# DOCUMENT SECTION

The thing about comedy is it’s completely subjective. What’s funny to me may not be funny to you. What’s acceptable to me might not be acceptable to you. And vice versa. It’s pretty much pointless arguing these issues with someone who disagrees because it’s opinion, not objective fact. So if you disagree with my opinion, clearly you’re wrong and I’m right but I’m not going to waste time arguing opinions.

You’re free to disagree but I won’t engage with anyone who wants to argue via comments because it’s pointless. It’s pointless because it’s the wrong medium for a discussion, I don’t have the time to keep replying to people who just go on and on and on and can’t just make their point and be done with it. These people who simply will not shut the fuck up. And they have no real interest in discussion they just want to grind people down by droning on and on and on because they think getting the last word is equivalent to winning and they will not shut the fuck up, why won’t they shut the fuck up? If there really was a god he would strike these fuckers down with lightning that’s what I want to happen I want them dead I want them to die painfully and horribly that is not a figure of speech I want them to DIE like something out of Happy Tree Friends, I want them to slip in their own drool and smash their face into their keyboard so hard the keys pop out and burst their eyeballs and the keys get driven right into their brain AND THEY DIE!

OK, that went off track. A little. The point is, I’m used to people who don’t want to debate, they just want to be shouting the loudest. I refuse to waste time with these people. You want to say your piece then say it and move on. Don’t expect any tolerance from me if you won’t shut the fuck up. In fact, if you want to engage with me you have to put in as much effort as me. If you think you’re right and I’m wrong you have to make a video going into at least as much depth as I do or I DON’T FUCKING CARE!

So… the theory of comedy. There are many forms of comedy. My favourite form is satire of the type that dates back to the European Medieval tradition of the fool or the court jester. The fool was the stupidest person, the lowest rank so he could say anything without fear of retribution. The job of the jester is to entertain but what the jester can do that nobody else can do is speak truth to power. He can point out the king is an idiot because what harm is there is someone so low insulting someone so high? You could argue that the idea of playing dumb to expose someone who thinks they are smarter goes back further. For instance, Sascha Baron Cohen is basically using Socratic Irony (oh yes, I’m bringing up Socrates and ancient Greek philosophy), particularly with characters like Ali G and Borat, to get people to expose their inconsistencies and prejudices. But I prefer the tradition of the fool that you often see in Shakespeare plays.

You see that? I’m a fucking intellectual. Don’t fuck with me.

(Collected data entries)
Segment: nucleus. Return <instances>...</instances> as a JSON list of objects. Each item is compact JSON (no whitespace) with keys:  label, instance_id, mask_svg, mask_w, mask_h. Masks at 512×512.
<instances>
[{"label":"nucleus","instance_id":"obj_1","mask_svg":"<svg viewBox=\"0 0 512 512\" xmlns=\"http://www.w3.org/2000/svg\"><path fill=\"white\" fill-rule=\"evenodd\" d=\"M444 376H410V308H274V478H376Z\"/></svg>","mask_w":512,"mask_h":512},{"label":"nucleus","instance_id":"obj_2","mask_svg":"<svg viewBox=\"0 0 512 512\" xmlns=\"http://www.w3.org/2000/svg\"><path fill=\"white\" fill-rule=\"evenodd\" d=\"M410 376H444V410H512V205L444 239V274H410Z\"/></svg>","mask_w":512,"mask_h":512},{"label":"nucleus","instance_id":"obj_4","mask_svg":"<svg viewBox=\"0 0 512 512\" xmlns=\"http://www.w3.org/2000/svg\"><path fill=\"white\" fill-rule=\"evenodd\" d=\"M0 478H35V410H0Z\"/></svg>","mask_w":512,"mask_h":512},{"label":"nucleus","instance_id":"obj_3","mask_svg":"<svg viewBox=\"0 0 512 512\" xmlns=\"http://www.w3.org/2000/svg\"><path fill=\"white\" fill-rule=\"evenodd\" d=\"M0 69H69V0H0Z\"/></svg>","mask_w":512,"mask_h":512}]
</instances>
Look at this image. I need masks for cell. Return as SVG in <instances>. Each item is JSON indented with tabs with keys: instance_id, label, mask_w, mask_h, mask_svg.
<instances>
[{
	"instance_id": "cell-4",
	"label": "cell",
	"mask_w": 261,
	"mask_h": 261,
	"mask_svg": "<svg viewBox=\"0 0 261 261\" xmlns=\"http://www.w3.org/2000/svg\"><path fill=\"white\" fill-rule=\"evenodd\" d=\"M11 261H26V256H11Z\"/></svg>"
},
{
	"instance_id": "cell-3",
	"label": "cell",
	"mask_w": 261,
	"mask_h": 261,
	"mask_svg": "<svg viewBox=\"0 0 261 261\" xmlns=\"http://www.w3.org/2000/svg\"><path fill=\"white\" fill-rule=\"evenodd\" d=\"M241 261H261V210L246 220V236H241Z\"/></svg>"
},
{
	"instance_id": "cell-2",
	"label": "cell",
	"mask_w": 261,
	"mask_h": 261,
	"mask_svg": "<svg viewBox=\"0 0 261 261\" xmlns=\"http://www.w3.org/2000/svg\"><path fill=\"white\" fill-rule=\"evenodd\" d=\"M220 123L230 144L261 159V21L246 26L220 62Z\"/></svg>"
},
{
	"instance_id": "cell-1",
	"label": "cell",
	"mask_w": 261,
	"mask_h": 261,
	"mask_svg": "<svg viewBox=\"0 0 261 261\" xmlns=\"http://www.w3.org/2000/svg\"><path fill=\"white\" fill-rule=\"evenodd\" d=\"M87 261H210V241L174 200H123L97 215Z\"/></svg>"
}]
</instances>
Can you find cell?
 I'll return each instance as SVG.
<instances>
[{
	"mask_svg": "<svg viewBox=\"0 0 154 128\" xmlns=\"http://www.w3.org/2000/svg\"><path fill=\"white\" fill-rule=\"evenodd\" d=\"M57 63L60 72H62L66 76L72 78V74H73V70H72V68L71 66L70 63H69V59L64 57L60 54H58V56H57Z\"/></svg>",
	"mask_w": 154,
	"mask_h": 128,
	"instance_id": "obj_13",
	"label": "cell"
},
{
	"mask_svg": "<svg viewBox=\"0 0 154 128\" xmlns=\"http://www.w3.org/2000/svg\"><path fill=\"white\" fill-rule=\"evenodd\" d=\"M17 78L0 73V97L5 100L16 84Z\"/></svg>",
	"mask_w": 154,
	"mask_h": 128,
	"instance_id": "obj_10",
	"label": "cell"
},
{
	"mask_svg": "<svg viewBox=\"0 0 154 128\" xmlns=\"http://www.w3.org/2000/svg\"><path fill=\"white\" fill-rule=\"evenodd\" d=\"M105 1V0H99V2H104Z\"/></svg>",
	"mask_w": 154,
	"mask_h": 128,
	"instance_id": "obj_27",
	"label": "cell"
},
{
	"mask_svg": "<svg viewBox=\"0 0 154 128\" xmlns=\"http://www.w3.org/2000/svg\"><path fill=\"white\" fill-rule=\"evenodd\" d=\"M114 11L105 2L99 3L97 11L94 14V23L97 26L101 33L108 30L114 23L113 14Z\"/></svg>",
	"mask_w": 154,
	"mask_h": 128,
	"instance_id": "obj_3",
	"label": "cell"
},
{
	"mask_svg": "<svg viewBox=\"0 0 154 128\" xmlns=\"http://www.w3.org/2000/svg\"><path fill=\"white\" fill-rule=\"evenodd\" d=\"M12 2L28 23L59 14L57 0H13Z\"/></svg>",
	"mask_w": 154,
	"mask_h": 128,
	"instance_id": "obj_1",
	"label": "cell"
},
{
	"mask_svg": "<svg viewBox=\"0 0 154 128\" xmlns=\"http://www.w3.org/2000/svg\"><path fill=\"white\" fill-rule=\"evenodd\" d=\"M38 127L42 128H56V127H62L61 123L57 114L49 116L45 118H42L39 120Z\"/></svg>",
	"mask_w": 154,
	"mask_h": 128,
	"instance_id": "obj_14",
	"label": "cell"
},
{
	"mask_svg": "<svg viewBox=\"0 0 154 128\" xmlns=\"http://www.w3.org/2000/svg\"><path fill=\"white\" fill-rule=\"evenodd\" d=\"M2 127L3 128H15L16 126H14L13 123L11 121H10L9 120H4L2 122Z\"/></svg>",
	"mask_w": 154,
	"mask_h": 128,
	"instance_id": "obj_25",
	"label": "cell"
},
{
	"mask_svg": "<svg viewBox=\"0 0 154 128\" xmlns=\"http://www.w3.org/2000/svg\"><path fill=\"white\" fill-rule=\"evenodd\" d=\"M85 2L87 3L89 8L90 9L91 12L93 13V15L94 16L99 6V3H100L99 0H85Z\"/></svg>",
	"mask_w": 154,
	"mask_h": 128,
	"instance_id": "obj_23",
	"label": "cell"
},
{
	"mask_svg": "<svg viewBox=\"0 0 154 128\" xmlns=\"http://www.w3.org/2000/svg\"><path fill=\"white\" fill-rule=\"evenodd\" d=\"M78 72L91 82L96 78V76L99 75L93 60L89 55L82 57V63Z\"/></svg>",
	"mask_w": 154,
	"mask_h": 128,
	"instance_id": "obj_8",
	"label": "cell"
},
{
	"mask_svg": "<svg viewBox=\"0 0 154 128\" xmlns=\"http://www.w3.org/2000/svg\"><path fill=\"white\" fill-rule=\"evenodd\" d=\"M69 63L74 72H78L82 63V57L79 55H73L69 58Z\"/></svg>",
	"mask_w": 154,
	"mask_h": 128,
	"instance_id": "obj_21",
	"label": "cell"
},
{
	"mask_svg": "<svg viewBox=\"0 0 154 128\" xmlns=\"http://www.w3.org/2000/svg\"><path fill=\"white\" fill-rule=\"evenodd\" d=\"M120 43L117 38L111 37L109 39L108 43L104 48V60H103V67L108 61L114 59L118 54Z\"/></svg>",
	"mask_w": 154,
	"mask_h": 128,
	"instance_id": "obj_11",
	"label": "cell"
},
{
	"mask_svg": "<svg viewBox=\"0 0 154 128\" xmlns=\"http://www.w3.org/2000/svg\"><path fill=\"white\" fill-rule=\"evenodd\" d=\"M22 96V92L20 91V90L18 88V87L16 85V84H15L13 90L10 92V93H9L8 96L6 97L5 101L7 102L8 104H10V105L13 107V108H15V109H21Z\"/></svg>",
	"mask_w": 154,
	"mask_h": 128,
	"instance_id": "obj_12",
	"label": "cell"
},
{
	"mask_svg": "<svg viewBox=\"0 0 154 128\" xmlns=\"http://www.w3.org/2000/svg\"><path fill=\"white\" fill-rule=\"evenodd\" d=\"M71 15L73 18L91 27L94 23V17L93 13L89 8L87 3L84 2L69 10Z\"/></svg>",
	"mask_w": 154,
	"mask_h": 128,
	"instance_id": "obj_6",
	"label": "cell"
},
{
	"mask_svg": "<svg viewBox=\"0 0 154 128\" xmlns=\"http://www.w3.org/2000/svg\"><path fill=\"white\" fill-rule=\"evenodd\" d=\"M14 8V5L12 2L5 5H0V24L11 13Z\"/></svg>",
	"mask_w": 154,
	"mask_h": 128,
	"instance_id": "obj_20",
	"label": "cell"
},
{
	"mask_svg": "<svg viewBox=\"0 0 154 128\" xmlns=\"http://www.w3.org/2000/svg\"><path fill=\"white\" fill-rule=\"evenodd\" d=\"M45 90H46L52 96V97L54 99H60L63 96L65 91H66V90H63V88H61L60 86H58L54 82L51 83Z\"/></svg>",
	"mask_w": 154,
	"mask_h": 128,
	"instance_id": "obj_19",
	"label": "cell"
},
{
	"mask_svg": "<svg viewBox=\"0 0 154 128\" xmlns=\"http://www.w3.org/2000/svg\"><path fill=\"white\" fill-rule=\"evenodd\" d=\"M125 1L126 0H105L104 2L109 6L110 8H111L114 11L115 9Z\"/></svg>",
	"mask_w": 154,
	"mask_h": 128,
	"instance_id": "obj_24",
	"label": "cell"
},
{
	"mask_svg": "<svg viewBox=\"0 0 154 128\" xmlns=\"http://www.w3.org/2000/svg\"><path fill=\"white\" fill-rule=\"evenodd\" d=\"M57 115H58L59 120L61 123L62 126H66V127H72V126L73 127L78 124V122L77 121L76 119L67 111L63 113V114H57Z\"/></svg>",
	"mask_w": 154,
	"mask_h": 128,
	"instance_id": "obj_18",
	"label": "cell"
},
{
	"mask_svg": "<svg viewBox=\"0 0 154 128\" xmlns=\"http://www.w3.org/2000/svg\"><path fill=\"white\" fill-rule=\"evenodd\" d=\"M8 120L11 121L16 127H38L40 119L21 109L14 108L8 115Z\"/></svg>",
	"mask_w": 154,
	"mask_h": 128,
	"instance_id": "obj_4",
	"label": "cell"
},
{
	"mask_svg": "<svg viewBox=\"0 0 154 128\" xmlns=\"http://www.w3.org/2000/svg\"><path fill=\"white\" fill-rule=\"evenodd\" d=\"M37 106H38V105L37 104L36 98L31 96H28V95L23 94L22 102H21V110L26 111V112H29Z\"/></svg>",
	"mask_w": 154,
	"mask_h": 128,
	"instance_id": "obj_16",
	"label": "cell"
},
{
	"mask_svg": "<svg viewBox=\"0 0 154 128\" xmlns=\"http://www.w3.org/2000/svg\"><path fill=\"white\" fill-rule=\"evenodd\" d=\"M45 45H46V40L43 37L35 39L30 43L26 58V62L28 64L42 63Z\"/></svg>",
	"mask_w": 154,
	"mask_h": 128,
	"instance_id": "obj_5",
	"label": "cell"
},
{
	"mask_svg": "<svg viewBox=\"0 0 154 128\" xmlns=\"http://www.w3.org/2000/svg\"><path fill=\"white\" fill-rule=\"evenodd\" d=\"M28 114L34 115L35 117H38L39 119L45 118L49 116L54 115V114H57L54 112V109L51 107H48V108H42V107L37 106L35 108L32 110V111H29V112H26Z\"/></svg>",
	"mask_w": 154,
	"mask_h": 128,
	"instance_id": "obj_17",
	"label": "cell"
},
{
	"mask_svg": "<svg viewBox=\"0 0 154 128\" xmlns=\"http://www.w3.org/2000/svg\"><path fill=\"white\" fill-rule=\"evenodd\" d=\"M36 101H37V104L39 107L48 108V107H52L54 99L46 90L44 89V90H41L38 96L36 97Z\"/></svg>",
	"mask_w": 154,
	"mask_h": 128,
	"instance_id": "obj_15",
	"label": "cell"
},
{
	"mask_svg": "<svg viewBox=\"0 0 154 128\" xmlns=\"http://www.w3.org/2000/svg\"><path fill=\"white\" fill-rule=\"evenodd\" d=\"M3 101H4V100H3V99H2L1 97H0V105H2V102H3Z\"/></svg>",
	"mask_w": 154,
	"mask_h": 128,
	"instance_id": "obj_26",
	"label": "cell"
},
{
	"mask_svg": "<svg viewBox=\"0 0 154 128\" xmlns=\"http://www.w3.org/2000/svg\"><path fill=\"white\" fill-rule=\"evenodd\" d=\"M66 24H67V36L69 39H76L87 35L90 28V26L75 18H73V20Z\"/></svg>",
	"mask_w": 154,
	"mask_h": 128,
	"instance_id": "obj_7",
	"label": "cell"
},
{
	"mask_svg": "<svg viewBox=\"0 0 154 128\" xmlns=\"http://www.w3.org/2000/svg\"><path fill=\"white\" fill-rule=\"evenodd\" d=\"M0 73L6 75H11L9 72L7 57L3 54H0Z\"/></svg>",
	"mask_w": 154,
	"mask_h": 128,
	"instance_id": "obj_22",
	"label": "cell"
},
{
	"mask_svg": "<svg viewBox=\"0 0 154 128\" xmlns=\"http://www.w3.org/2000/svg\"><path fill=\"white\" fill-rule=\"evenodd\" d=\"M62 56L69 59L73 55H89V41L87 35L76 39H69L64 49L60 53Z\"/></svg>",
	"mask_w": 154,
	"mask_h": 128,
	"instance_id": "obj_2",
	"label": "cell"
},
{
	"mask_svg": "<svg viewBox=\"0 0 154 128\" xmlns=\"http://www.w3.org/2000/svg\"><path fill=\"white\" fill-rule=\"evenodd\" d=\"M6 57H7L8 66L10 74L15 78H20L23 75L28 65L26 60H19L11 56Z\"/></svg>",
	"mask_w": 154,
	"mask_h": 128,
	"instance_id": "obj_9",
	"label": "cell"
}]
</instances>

# WHAT NEEDS TO BE DONE
Copy the comedy text starting at "OK, that went" and ending at "DON’T FUCKING CARE!", renaming "tolerance" to "patience". These rows have no connection to the comedy text.

# ANSWER TO THIS TASK
OK, that went off track. A little. The point is, I’m used to people who don’t want to debate, they just want to be shouting the loudest. I refuse to waste time with these people. You want to say your piece then say it and move on. Don’t expect any patience from me if you won’t shut the fuck up. In fact, if you want to engage with me you have to put in as much effort as me. If you think you’re right and I’m wrong you have to make a video going into at least as much depth as I do or I DON’T FUCKING CARE!